George Clay Landrith III (born October 27, 1960) is the president of the Frontiers of Freedom Institute, a position he has held since 1998. The institute is a conservative public policy think tank founded by retired United States Senator Malcolm Wallop (R-Wyoming).

== Education ==
Landrith is a 1988 graduate of the University of Virginia School of Law, where he earned a Juris Doctor and was business editor of the Virginia Journal of Law and Politics. He graduated in 1985, magna cum laude, from Brigham Young University earning a B.A. studying political science and economics.

== Professional and political experience==
Landrith is a member of the bar in Virginia and California and is admitted to practice before the United States Supreme Court.

In 1994 and 1996, Landrith was the Republican Party candidate for the United States House of Representatives from Virginia's Fifth Congressional District. In 1994, he lost by 6% to then-incumbent L.F. Payne (D-Va). Election analyst and pundit Larry Sabato described both candidates as follows: "Payne lacks the charisma that Landrith exudes on television and in debates."

In 1996, Payne retired from Congress and conservative Virginia State Senator Virgil Goode ran as the Democratic candidate. Goode's State Senate district had made up approximately 25% of the Fifth Congressional District, which helped him win the 1996 Congressional election. In 2000, Goode withdrew from the Democratic Party and became an independent who caucused with the Republicans. In 2002, Goode officially became a Republican.

Landrith served on the Albemarle County School Board (Virginia) from 1992 to 1995. While serving on the board, Landrith developed a strong reputation for fiscal responsibility, educational reforms that focused on accountability and curriculum content, and parental rights.
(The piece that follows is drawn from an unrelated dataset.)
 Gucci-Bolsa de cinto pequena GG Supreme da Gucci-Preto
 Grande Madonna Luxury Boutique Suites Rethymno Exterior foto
In 1996, Landrith was appointed by then Governor George F. Allen and confirmed by the Virginia General Assembly to serve on the Virginia Workforce 2000 Advocacy Council. As an adjunct professor at the George Mason University School of Law, Landrith has taught constitutional law, appellate advocacy, and legal writing.

Before joining Frontiers of Freedom, Landrith was the vice president and general counsel of the National Legal Center for the Public Interest (1996–1998). Prior to 1996, Landrith had a successful law practice in business law, litigation, and commercial transactions.

== Media appearances ==
Landrith has appeared frequently on television and radio news programs, including ABC World News Tonight, CBS Evening News, NBC Nightly News, Meet the Press (NBC), This Week with George Stephanopoulos (ABC), The O'Reilly Factor (Fox News), Hannity & Colmes (Fox News), Fox & Friends (Fox News), The Today Show (NBC), CNN News, The Big Story with John Gibson (Fox News), Your World with Neil Cavuto (Fox News), and PBS NewsHour.
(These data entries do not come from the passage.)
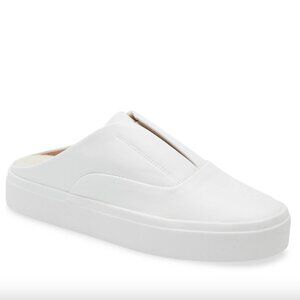 CC Corso Como Trena White Leather Slide Sneakers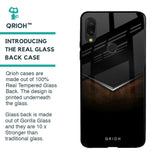 Dark Walnut Glass Case for Xiaomi Redmi Note 7S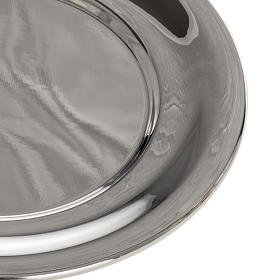 Lavabo z misą mosiądz palladowany s5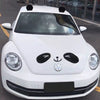 Car Costume - Panda Ears and Face Decal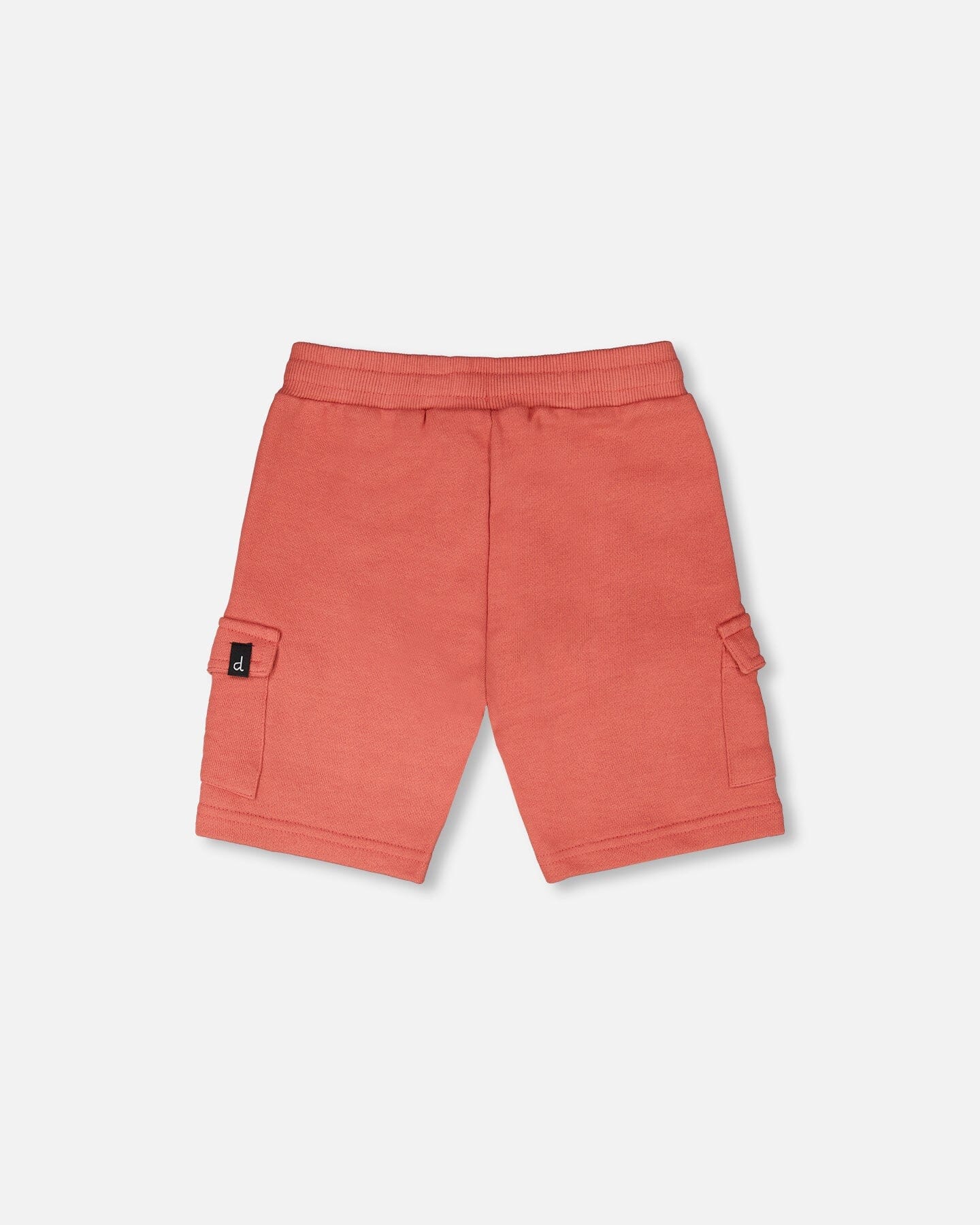 French Terry Shorts Brick - Image 4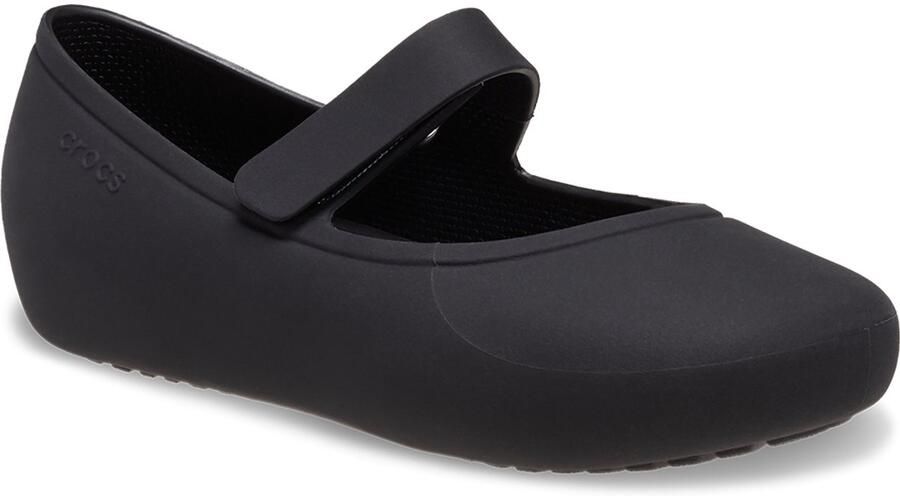 Crocs Brooklyn Mary Jane Flat Klassiek Zwart US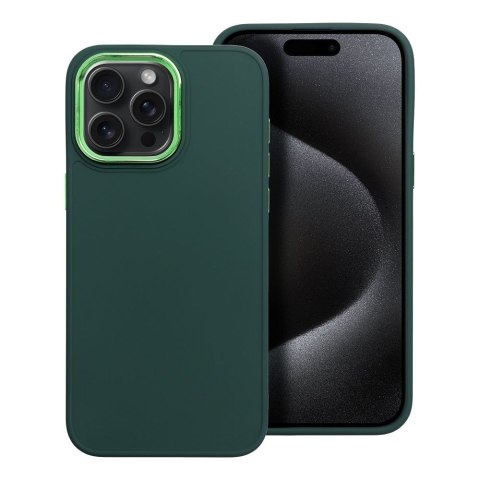 Etui FRAME do iPhone 15 Pro Max zielony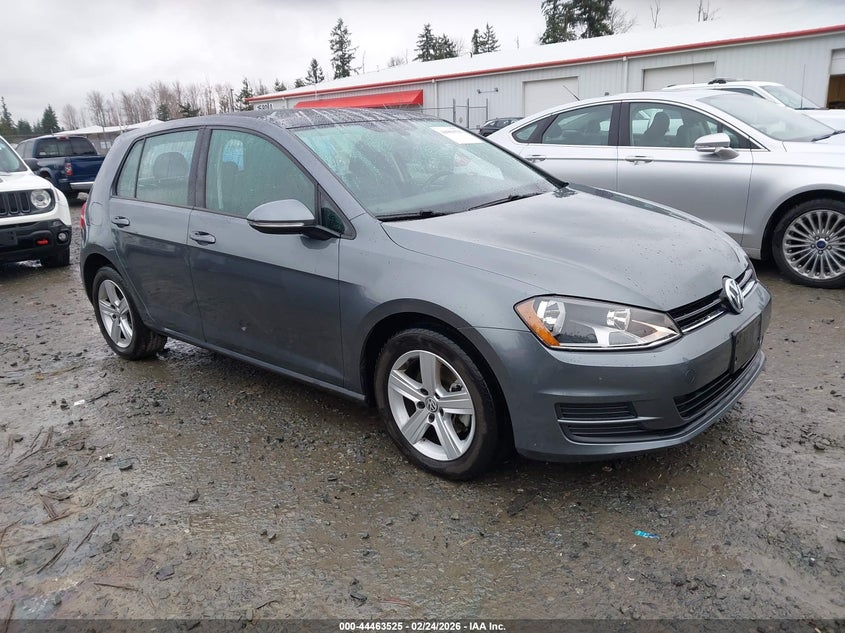 2017 Volkswagen Golf Tsi S 4-Door/Tsi Se 4-Door/Tsi Sel 4-Door/Tsi Wolfsburg Edition 4-Door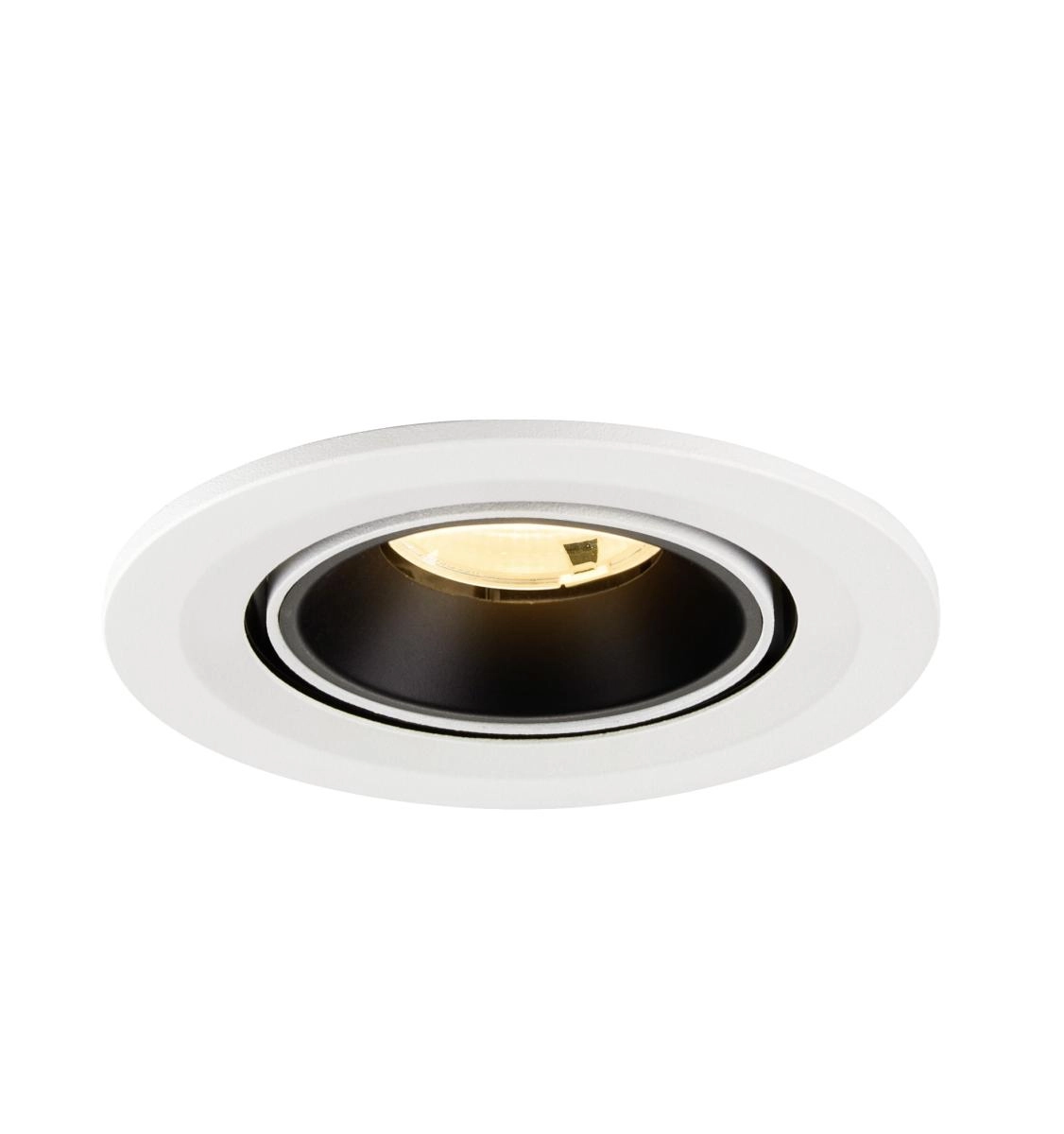 Inbouwspot Numinos Gimble S wit/zwart 3000K - 20gr SLV 4024163313483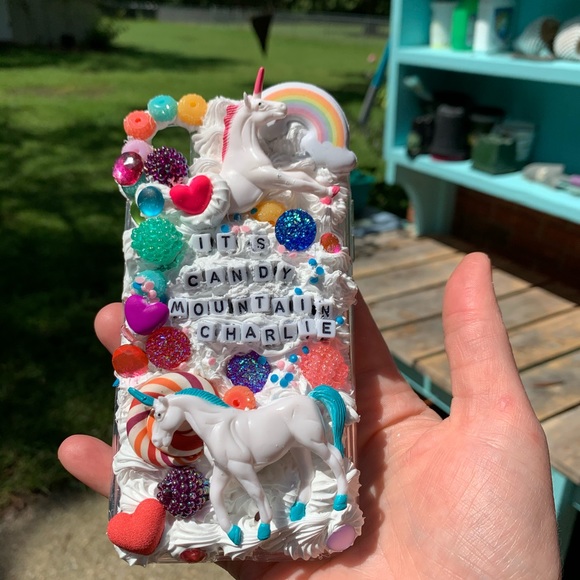 DECODEN Candy Mountain Phone Case - Picture 3 of 4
Landrith has also been a frequent speaker and lecturer at public policy forums and conferences in the U.S. and internationally.

== Writings ==
Landrith's work has been printed in over 100 newspapers across the nation, including: The Washington Times, Chicago Tribune, Los Angeles Daily News, National Review, The Sacramento Bee, Fort Worth Star-Telegram, The Providence Journal, and Human Events. He has been quoted in many of the nation's leading newspapers, including: The New York Times, The Wall Street Journal, and The Washington Post.

In 2004, Landrith published a book entitled, On Politics and Policy: Views on Freedom from an American Conservative.